A 2017 survey found that Americans spend an average of 9.5 hours each day actively engaged in personal care of some kind, including sleep. Paying mind to the place where that self-care is likely to happen—the bedroom—means making some thoughtful decisions about the room's décor, and avoiding what designers say may be the single biggest decorating pitfall you can make in this space: not installing enough lighting.

"Lighting is usually an overlooked or poorly handled design element in decorating bedrooms," says Decorist designer Martin Raffone. "Often, people rely on a single light in the center of the bedroom ceiling to illuminate the space, which usually produces harsh and unflattering light."

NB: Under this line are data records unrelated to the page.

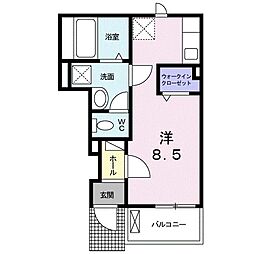 南海線 住ノ江駅 徒歩7分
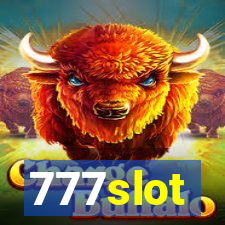 777slot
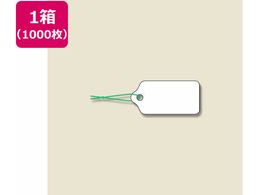 wCR[ D Όt No.22 1000 007102200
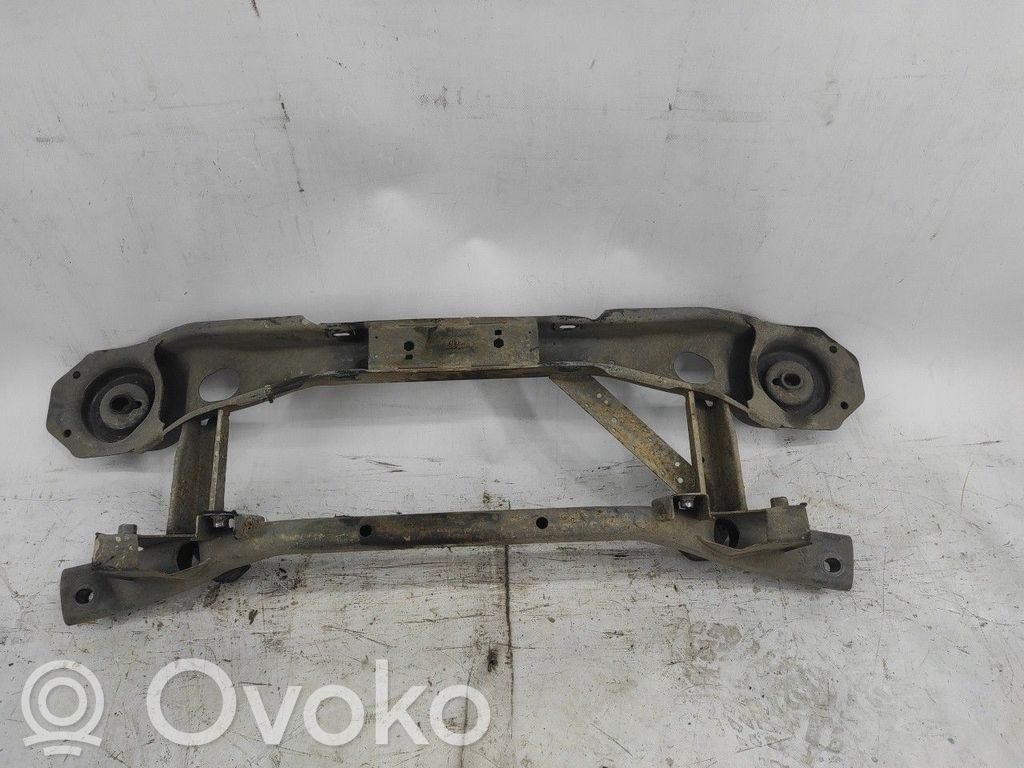 Galinis traversas   4N515K067,4M515K067,98AG5K067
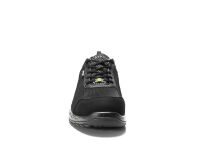 BUTY ELTEN  LANCE BLACK LOW ESD S1P SRC - 2
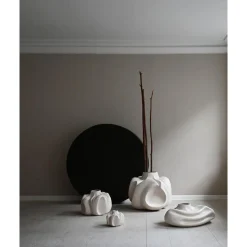 101 Copenhagen Wabi Vase Mini Birk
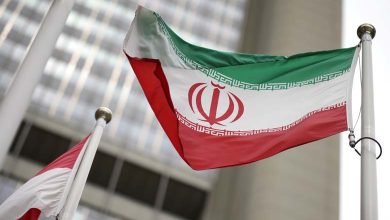 Public agreement for smuggling Yemeni documents to Iran... Details 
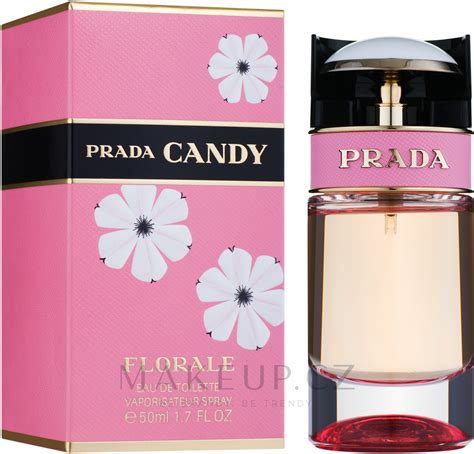 cosmetics owned by prada.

Interior Design: Fawn Galli | Photo: Richard Powers

But simply adding more fixtures isn't enough to create the kind of space designer Fawn Galli says you should think of as a place of introspection and reflection. The type of lighting you bring in will be key.

Ambient light is the kind of even, overall illumination you get from fixtures such as chandeliers, recessed fixtures and sconces, while the more concentrated light of table and floor lamps create the perfect setting to perform tasks like reading (hence the name task lighting).

Interior Design: Fawn Galli | Photo: Jonny Valiant

The third type, accent lighting, does double duty, showcasing objects such as art and bookcases, and creating a mood.

Interior Design: Fawn Galli | Photo: Richard Powers

"The golden rule is to have five heights or levels of light to create a beautiful soft glow but also much-needed light for reading and dressing," Galli recommends.

Decorist designer Lauren Evans likes to think of this multisource approach as layers: "Bedrooms deserve layered lighting just as much as larger common areas," she says. "Every bedroom should have some sort of integrated ceiling lighting on a dimmer for any and all tasks ... or overall bright light for those moments when you want to see what's in your drawers, what you are packing or organizing." Evans then layers in side table lamps or ceiling pendants hung just above the nightstands for more subtle ambiance when the ceiling lighting isn't needed. "This combo of [ambient and task] lighting is practical and adds to the sanctuary that a bedroom should be," she says.

Interior Design: Fawn Galli | Photo: Richard Powers

Once you've landed on the right mix of fixtures (there's no need to match either, if you're into a more eclectic vibe) focus on the intensity of the light each one is giving off. A dimmer switch will offer the greatest range, but if that isn't an option, Galli recommends a 40-watt bulb or equivalent LED.